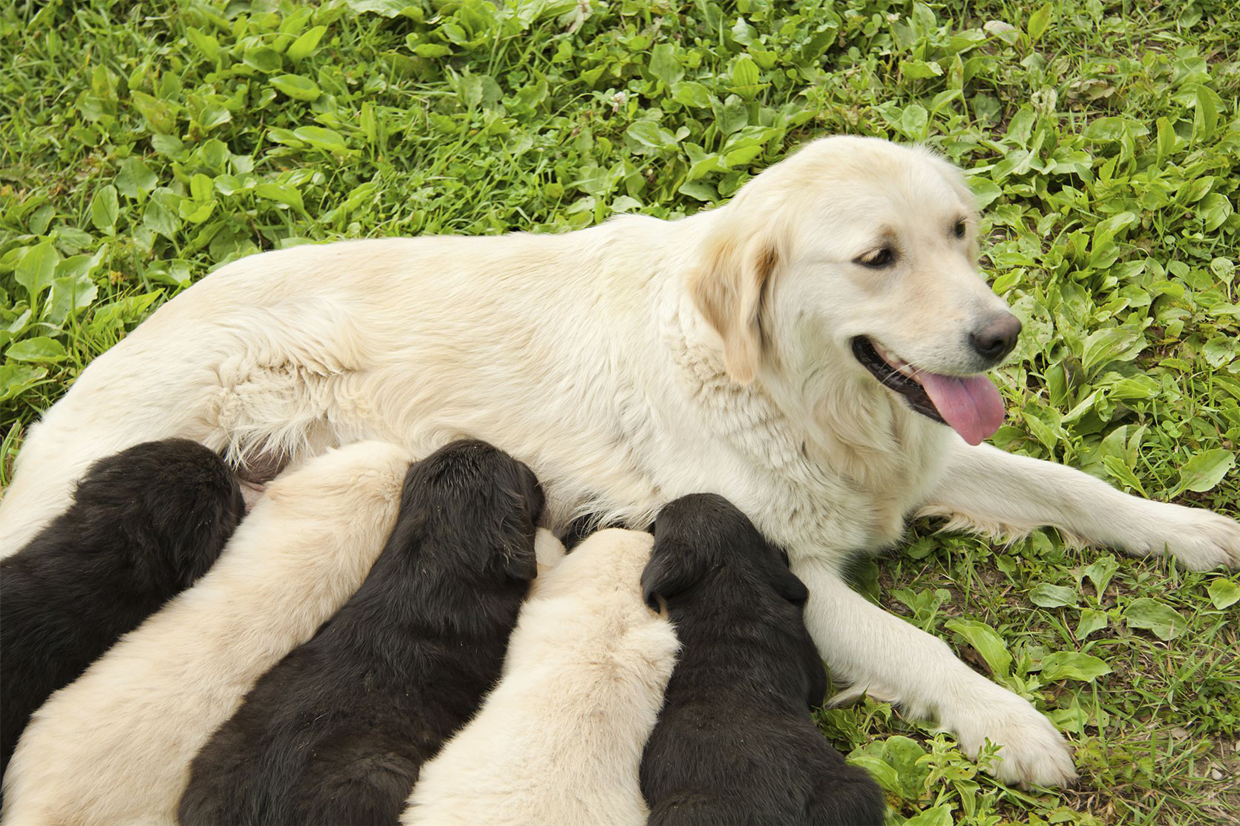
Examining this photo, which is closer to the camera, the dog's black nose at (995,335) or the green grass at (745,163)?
the dog's black nose at (995,335)

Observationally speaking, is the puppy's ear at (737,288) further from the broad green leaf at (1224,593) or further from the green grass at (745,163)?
the broad green leaf at (1224,593)

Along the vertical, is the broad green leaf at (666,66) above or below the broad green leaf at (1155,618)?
above

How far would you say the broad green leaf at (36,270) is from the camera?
507 cm

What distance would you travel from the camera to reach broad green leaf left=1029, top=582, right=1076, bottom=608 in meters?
3.83

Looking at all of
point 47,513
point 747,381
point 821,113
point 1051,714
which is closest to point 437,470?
point 747,381

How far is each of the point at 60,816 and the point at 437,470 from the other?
1.46 m

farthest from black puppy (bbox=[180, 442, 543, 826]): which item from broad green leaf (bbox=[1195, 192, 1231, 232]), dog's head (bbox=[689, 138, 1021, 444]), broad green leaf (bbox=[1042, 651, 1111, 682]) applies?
broad green leaf (bbox=[1195, 192, 1231, 232])

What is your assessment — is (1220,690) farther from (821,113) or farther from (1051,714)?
(821,113)

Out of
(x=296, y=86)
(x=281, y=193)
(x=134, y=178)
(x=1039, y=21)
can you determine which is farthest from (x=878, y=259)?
(x=134, y=178)

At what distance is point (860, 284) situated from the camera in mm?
3402

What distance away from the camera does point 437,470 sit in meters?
3.61

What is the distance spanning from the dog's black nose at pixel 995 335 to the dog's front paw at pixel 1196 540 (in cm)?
117

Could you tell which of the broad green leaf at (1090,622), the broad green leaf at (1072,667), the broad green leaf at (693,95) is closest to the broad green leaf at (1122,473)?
the broad green leaf at (1090,622)

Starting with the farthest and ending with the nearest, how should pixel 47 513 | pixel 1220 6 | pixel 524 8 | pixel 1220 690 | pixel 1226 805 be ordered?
pixel 524 8
pixel 1220 6
pixel 47 513
pixel 1220 690
pixel 1226 805
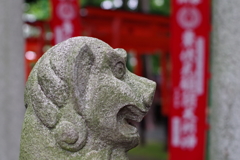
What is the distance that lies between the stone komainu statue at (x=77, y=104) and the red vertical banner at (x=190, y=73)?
201 centimetres

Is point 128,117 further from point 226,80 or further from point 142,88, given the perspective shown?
point 226,80

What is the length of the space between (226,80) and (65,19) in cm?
250

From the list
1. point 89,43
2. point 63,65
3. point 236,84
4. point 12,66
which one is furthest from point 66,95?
point 12,66

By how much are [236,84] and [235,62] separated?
169mm

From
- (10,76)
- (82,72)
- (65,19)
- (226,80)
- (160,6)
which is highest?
(160,6)

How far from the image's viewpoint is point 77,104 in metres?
1.82

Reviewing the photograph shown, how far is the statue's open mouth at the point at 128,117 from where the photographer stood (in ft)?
6.28

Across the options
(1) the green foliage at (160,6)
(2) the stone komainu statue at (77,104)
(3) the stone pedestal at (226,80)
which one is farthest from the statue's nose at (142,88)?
(1) the green foliage at (160,6)

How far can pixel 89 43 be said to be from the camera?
187cm

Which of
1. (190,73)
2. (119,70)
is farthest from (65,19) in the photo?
(119,70)

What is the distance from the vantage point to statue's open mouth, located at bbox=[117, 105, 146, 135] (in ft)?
6.28

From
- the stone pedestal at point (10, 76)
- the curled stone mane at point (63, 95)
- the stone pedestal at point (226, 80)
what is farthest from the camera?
the stone pedestal at point (10, 76)

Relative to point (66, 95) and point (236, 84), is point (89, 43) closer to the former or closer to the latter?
point (66, 95)

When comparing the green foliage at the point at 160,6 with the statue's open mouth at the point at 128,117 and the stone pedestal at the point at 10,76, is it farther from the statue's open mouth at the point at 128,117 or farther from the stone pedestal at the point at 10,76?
the statue's open mouth at the point at 128,117
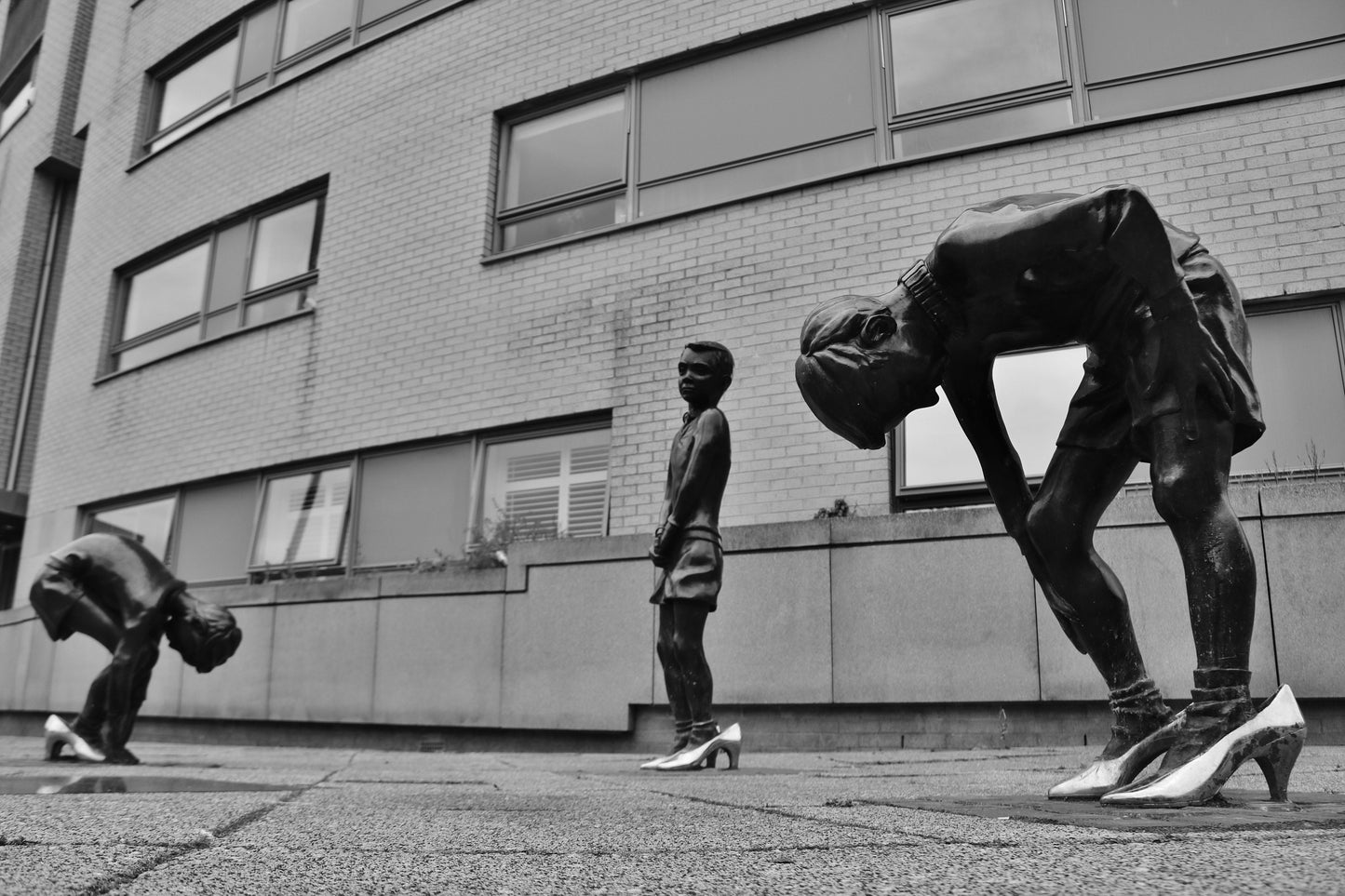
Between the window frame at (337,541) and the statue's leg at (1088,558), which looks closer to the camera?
the statue's leg at (1088,558)

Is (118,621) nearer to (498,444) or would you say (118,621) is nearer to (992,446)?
(498,444)

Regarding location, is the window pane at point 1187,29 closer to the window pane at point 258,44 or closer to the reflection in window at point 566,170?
the reflection in window at point 566,170

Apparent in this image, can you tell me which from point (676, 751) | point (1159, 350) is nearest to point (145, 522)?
point (676, 751)

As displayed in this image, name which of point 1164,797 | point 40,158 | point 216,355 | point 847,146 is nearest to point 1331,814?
point 1164,797

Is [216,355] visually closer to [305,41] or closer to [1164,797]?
[305,41]

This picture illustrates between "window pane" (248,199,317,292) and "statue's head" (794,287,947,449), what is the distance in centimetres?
1168

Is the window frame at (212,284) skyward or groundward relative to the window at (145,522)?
skyward

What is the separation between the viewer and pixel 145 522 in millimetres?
14281

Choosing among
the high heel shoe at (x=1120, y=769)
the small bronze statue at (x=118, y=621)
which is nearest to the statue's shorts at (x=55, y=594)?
the small bronze statue at (x=118, y=621)

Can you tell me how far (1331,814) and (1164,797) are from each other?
312 millimetres

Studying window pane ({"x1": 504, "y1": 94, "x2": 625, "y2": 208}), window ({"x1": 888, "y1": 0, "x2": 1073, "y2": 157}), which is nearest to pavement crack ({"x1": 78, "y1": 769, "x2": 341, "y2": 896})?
window ({"x1": 888, "y1": 0, "x2": 1073, "y2": 157})

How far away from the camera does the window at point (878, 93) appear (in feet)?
28.8

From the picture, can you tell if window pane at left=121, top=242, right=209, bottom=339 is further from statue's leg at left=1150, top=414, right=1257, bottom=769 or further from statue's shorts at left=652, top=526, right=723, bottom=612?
statue's leg at left=1150, top=414, right=1257, bottom=769

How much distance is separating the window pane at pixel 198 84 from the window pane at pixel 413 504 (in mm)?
6956
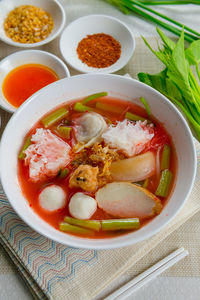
-.-.-
> _TASK BRIEF_: Recast the records as a JSON list of strings, one string per line. Begin at the line that has "What is the separation", continue through the end of the records, leave out blank lines and pictures, and include nothing before that line.

> _RESPONSE TO THIS EXERCISE_:
[
  "What is the separation between the viewer and pixel 145 522 in millimetres?",
  "14281",
  "Choosing among",
  "the high heel shoe at (x=1120, y=769)",
  "the small bronze statue at (x=118, y=621)",
  "which is nearest to the statue's shorts at (x=55, y=594)?",
  "the small bronze statue at (x=118, y=621)",
  "Can you tell me how far (1331,814) and (1164,797) are from each other?",
  "312 millimetres",
  "Studying window pane ({\"x1\": 504, \"y1\": 94, \"x2\": 625, \"y2\": 208}), window ({\"x1\": 888, \"y1\": 0, \"x2\": 1073, \"y2\": 157}), which is nearest to pavement crack ({\"x1\": 78, \"y1\": 769, \"x2\": 341, \"y2\": 896})?",
  "window ({\"x1\": 888, \"y1\": 0, \"x2\": 1073, \"y2\": 157})",
  "How far away from the camera does the window at point (878, 93) appear (in feet)?",
  "28.8",
  "From the picture, can you tell if window pane at left=121, top=242, right=209, bottom=339 is further from statue's leg at left=1150, top=414, right=1257, bottom=769 or further from statue's shorts at left=652, top=526, right=723, bottom=612?",
  "statue's leg at left=1150, top=414, right=1257, bottom=769",
  "How much distance is separating the window pane at pixel 198 84 from the window pane at pixel 413 504 (in mm)?",
  "6956"
]